Restricting the Step Length

Almost all line-search algorithms use iterative extrapolation techniques that can easily lead them to (feasible) points where the objective function f is no longer defined or is difficult to compute. Therefore, PROC NLMIXED provides options restricting the step length $\alpha $ or trust region radius $\Delta $, especially during the first main iterations.

The inner product $\mb{g}^\prime \mb{s}$ of the gradient $\mb{g}$ and the search direction $\mb{s}$ is the slope of $f(\alpha ) = f(\btheta + \alpha \mb{s})$ along the search direction $\mb{s}$. The default starting value $\alpha ^{(0)} = \alpha ^{(k,0)}$ in each line-search algorithm ($ \min _{\alpha > 0} f(\btheta + \alpha \mb{s}) $) during the main iteration k is computed in three steps:

  1. The first step uses either the difference $|\Delta f|=|f^{(k)} - f^{(k-1)}|$ of the function values during the last two consecutive iterations or the final step-size value $\alpha ^\_ $ of the last iteration $k-1$ to compute a first value of $\alpha _1^{(0)}$.

    • If the DAMPSTEP option is not used,

      \[  \alpha _1^{(0)} = \left\{  \begin{array}{ll} \mathit{step} &  \mbox{ if } 0.1 \le \mi{step} \le 10 \\ 10 &  \mbox{ if } \mathit{step} > 10 \\ 0.1 &  \mbox{ if } \mathit{step} < 0.1 \end{array} \right.  \]

      with

      \[  \mathit{step} = \left\{  \begin{array}{ll} |\Delta f| / |\mb{g}^\prime \mb{s}| &  \mbox{if } |\mb{g}^\prime \mb{s}| \ge \epsilon \max (100 \times |\Delta f|,1) \\ 1 &  \mbox{otherwise} \end{array} \right.  \]

      This value of $\alpha _1^{(0)} $ can be too large and can lead to a difficult or impossible function evaluation, especially for highly nonlinear functions such as the EXP function.

    • If the DAMPSTEP= r option is used,

      \[  \alpha _1^{(0)} = \min (1,r \alpha ^\_ )  \]

      The initial value for the new step length can be no larger than r times the final step length $\alpha ^\_ $ of the former iteration.
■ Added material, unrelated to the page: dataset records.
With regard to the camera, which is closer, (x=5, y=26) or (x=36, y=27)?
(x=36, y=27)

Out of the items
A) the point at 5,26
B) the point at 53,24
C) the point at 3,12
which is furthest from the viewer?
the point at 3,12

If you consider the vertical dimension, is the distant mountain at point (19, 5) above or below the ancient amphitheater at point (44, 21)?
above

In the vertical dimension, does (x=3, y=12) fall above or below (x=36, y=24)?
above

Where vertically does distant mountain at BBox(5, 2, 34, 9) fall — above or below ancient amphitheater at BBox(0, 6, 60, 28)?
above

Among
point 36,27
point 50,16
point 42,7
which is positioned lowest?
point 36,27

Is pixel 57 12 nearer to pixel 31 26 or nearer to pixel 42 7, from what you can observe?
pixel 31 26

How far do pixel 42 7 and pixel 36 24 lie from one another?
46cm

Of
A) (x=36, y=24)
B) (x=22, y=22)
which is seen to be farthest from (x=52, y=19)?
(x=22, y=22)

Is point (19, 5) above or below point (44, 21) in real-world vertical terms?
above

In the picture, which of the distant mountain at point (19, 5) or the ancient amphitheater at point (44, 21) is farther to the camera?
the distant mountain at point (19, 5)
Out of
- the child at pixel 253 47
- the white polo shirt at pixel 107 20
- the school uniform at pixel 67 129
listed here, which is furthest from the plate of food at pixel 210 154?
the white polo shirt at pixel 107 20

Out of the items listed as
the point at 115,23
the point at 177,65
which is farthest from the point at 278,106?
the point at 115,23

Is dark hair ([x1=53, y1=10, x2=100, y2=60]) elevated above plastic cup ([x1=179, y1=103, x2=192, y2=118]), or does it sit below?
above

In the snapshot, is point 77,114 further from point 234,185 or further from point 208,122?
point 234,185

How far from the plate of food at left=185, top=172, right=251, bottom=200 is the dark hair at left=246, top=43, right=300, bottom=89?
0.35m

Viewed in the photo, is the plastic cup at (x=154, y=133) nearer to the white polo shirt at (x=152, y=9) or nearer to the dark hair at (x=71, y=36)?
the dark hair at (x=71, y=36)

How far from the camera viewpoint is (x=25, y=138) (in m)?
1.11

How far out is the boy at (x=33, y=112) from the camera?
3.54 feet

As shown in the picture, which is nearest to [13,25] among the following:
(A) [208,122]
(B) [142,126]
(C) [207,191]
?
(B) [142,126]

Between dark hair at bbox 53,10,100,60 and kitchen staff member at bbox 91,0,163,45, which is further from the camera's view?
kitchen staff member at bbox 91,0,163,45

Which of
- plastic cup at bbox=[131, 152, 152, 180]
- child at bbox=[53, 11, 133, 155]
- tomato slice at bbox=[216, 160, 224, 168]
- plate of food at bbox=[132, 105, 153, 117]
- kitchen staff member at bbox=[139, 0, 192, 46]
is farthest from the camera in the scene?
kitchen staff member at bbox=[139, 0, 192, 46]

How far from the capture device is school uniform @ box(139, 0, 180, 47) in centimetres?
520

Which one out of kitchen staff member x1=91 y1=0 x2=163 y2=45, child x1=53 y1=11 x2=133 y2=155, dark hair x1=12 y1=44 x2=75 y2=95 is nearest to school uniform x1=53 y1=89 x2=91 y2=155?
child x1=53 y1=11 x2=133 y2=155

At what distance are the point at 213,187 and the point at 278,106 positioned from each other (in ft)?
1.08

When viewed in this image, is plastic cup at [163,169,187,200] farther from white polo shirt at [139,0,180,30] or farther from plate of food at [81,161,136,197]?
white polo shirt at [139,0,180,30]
The default value is r = 2.

  2. During the first five iterations, the second step enables you to reduce $\alpha _1^{(0)}$ to a smaller starting value $\alpha _2^{(0)}$ by using the INSTEP= r option:

    \[  \alpha _2^{(0)} = \min (\alpha _1^{(0)},r)  \]
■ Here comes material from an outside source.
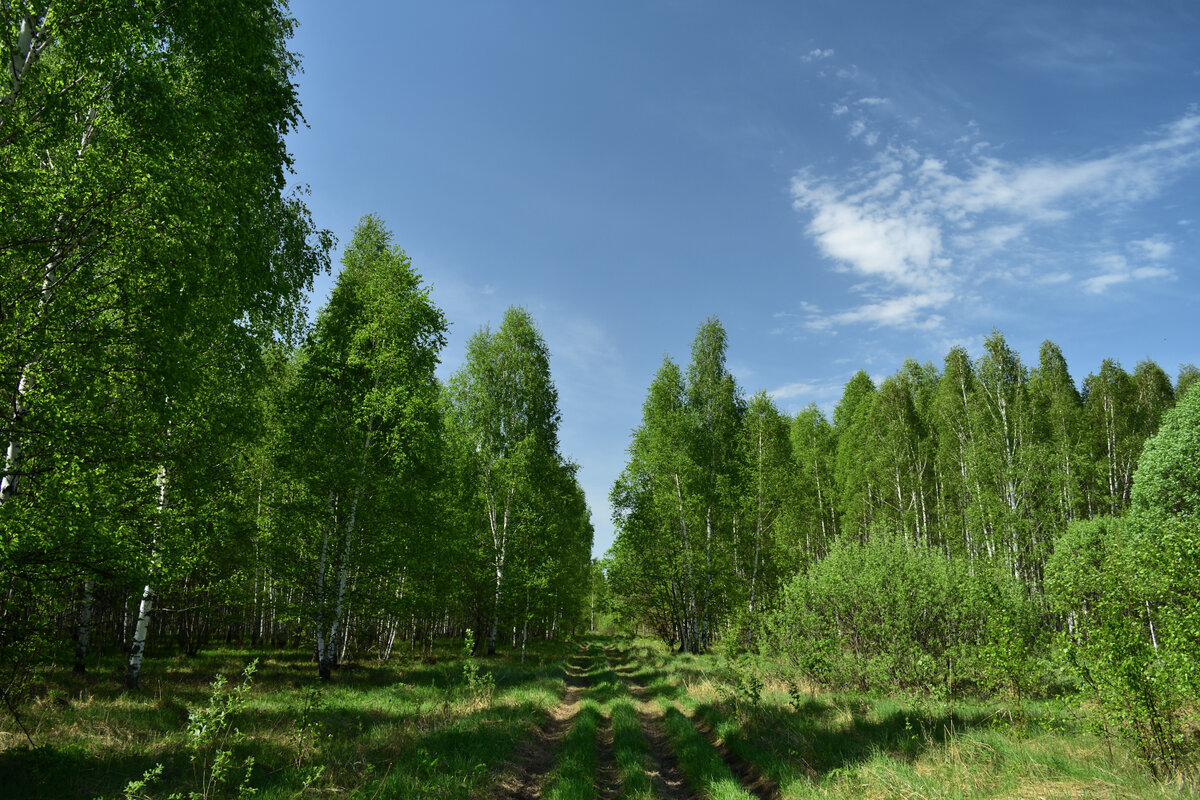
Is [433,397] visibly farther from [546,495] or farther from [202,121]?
[546,495]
    After more than five iterations, $\alpha _2^{(0)}$ is set to $\alpha _1^{(0)}$.

  3. The third step can further reduce the step length by

    \[  \alpha _3^{(0)} = \min (\alpha _2^{(0)},\min (10,u))  \]

    where u is the maximum length of a step inside the feasible region.

The INSTEP= r option enables you to specify a smaller or larger radius $\Delta $ of the trust region used in the first iteration of the trust region and double-dogleg algorithms. The default initial trust region radius $\Delta ^{(0)}$ is the length of the scaled gradient (Moré, 1978). This step corresponds to the default radius factor of r = 1. In most practical applications of the TRUREG and DBLDOG algorithms, this choice is successful. However, for bad initial values and highly nonlinear objective functions (such as the EXP function), the default start radius can result in arithmetic overflows. If this happens, you can try decreasing values of INSTEP= r, 0 < r < 1, until the iteration starts successfully. A small factor r also affects the trust region radius $\Delta ^{(k+1)}$ of the next steps because the radius is changed in each iteration by a factor $0 < c \le 4$, depending on the ratio $\rho $ expressing the goodness of quadratic function approximation. Reducing the radius $\Delta $ corresponds to increasing the ridge parameter $\lambda $, producing smaller steps aimed more closely toward the (negative) gradient direction.